Halal Industry 

Belgian region of Flanders joins growing list of European states to ban unstunned slaughter

| 07 January, 2019
Belgian region of Flanders joins growing list of European states to ban unstunned slaughter
Photo for illustrative purposes only. A butcher looks at pieces of beef meat stored in a fridge at a slaughterhouse in Brussels, Belgium July 27, 2017. REUTERS/Yves Herman

The Belgian region of Flanders on Jan 1 joined a growing list of European states outlawing unstunned poultry and livestock slaughter. Flanders had previously operated an exemption to European Union law on religious grounds.

Another Belgian region, Wallonia, is expected to introduce similar legislation in August, bringing most of Belgium in line with a growing number of European countries, including Sweden, Norway, Iceland, Denmark and Slovenia, which do not allow religious exemptions for unstunned slaughter. The issue was also raised in Austria, Poland, Netherlands and Switzerland in 2018.

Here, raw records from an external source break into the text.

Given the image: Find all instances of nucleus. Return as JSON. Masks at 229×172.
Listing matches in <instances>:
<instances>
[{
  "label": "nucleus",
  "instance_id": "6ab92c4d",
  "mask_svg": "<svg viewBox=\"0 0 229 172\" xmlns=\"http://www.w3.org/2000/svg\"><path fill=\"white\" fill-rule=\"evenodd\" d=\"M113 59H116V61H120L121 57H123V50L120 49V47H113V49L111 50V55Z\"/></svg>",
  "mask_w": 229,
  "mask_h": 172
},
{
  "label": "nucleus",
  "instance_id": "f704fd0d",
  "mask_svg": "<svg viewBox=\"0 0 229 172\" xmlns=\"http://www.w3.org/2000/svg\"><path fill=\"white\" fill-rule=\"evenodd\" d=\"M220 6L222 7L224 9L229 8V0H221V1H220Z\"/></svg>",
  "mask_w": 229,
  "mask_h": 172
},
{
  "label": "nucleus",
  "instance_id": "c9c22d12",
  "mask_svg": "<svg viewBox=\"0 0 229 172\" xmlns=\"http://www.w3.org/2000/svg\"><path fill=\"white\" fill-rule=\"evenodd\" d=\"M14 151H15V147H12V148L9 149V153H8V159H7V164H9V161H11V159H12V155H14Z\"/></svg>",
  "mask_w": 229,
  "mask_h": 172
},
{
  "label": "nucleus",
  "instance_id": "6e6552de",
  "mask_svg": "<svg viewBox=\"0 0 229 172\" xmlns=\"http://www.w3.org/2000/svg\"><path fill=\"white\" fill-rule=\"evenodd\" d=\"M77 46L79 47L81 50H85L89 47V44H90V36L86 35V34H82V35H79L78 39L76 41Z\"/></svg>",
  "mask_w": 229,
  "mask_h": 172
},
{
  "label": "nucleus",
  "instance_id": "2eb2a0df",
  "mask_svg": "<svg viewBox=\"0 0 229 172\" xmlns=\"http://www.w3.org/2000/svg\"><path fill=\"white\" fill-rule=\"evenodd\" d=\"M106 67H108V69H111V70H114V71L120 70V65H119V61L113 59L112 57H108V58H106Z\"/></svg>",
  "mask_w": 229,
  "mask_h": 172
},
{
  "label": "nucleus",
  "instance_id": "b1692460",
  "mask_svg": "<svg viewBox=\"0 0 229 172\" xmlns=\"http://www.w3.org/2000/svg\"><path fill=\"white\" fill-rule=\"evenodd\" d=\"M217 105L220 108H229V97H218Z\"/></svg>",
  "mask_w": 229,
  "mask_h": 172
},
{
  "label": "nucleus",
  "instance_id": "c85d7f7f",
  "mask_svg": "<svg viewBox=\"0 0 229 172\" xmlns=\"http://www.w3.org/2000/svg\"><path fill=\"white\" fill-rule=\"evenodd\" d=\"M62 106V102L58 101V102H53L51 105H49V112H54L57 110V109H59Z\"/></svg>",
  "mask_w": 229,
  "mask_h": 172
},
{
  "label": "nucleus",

The Flemish parliament had voted unanimously in June 2017 to outlaw the slaughter of animals without stunning.

Muslim and Jewish religious groups that practise unstunned slaughter hope the ban will be overturned later this year after they filed lawsuits with Belgium’s Constitutional Court.

While Muslim and Jewish groups that have been practising unstunned slaughter are unhappy about the ban, animal rights advocates have expressed their delight. These claim that animals will suffer unduly if they are not stunned prior to slaughter—a position taken by the EU.

TO STUN OR NOT TO STUN?

Not all Islamic countries and Muslim certification bodies require animals to be conscious when they are slaughtered, and some believe this approach is not sustainable on a global scale.

Muslim-majority countries including Indonesia, Malaysia, the United Arab Emirates and Jordan allow the import, sale and consumption of pre-slaughter stunned animals.

New Zealand, a major halal sheep meat exporter, has reportedly faced no issues from Islamic countries for adopting a similar stunning policy to that in Belgium.

However, some countries, including Pakistan, entirely prohibit the import of stunned meat.

From a regulatory point of view, Dr Muhammad Munir Chaudry, president of the Islamic Food and Nutrition Council of America (IFANCA), a Chicago-based certifier, previously told Salaam Gateway that while he advocates hand slaughter, he can “accept” some forms of stunning.

“Each religious group has the right to make its own decision on [whether to allow stunning],” he said at a halal event in April in Kuala Lumpur last year.

“To feed up to two billion people, hand slaughter is not that practical and becomes too costly. I believe the Prophet Mohammed was the most progressive person of his time. He would be adopting all the conveniences that are available today. The world has moved on.”

In Britain, the two main certification agencies, the Halal Food Authority (HFA) and the Halal Monitoring Committee (HMC), agree on many things, though their most notable difference concerns the issue of stunning animals before slaughter. HFA allows this under certain conditions.

“We are a halal certifier with good relations with mosques and the Muslim community. We approve both stunned and non-stunned slaughter,” Saqib Mohammed, HFA’s chief executive, told Salaam Gateway in July last year. 

The HMC is generally considered to be more orthodox in its interpretation of Shariah and refuses to endorse stunned slaughter in all cases.

Malaysia’s JAKIM, the world’s leading halal certification authority, allows stunning as long as it is done in accordance with Malaysian Standards MS1500, or through a method approved by the Malaysian Fatwa Council. 

The Standards and Metrology Institute of Islamic Countries (SMIIC), which sets standards within the Organisation of Islamic Cooperation, states: “All forms of stunning and concussion… shall be prohibited." However, if stunning does become necessary, perhaps to prevent an agitated animal from harming a slaughterer, SMIIC sets out regulations governing the voltage of electric stunning equipment and the length of time in which the slaughter must be carried out.